In the weeks after he testified as a character witness for Ray Lewis in connection with Lewis’ role in a fight that led to the stabbing deaths of two men, Baltimore Ravens owner Art Modell received two threatening, racist postcards.
“Hope you have a stroke as you read this,” read one of the postcards in part.
The postcards were among the contents of Modell’s FBI files, which the FBI released this week. Modell, who died Sept. 26, 2012, at the age of 87, was demonized by Cleveland Brown fans because of his decision to move the Browns to Baltimore in 1995. But his FBI file, which also contained documentation of a 1975 extortion attempt, contained no death threats from Browns fans.
The 2000 case began when the Ravens office received three anonymous postcards in the mail shortly after Modell testified on behalf of Lewis in Lewis’ bail hearing.
Two were addressed to Modell, then the owner of the Ravens, and another was addressed to a player unidentified by the FBI. Ravens security contacted the Baltimore Police Department and the police contacted the FBI and the U.S. Postal Service. All three postcards were threatening, and the FBI did fingerprint analysis on the postcards.
The first card, laden with racist language, told Modell that his “rushing to Atlanta to serve as a character witness … is a new low even for you.” The postcard, which included violent threats, concluded by wishing Modell “lose every penny of you’re (sic) illgotten (sic) wealth.”
The second card, which used anti-Semitic language to describe Modell, lamented that Hitler was still not alive, and contained similarly threatening language.
“Based on the wording and statements made in the postcards, I believe this to be racially motivated,” the police report on the threat read in part.
Modell and the unidentified player received no further contact after those postcards, according to the FBI. The case was closed on Aug. 29, 2000.

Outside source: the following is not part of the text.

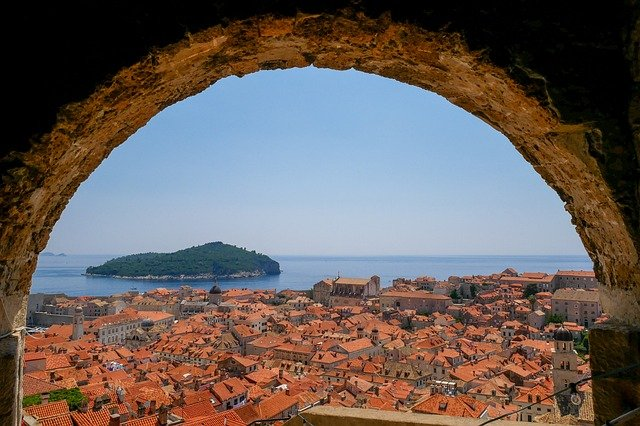 Where was Game of Thrones filmed? Answer: Dubrovnik, Croatio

In 1975, according to the FBI files, Modell was advised “of a possible attempt to shake him down regarding some past activity on his part.” Modell advised the FBI he would notify them if he was approached, but Modell apparently was not contacted again, and the case was closed July, 26, 1976.
On Jan. 31, 2000, two men — Jacinth Baker, 21, and Richard Lollar, 24, who had moved to Atlanta from Akron — were killed by vicious stab wounds just hours after Super Bowl XXXIV.

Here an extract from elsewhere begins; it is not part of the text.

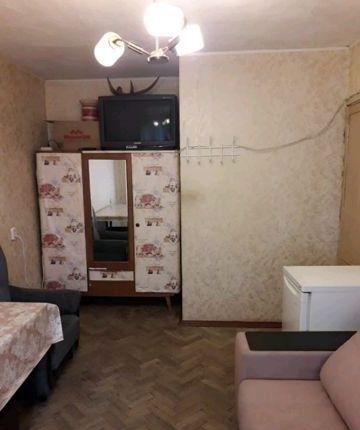 Сдатся  комната  в двухкомнатной квартире 17 кв м.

After Modell testified on behalf of Lewis, Lewis made a plea agreement in which he pleaded guilty to misdemeanor obstruction of justice in exchange for testifying against two other defendants. Lewis was sentenced to 12 months probation. No one has ever been convicted in the murders.
Modell, meanwhile, owned the Cleveland Browns from 1961 through 1995 and owned the Baltimore Ravens from 1996 through 2004.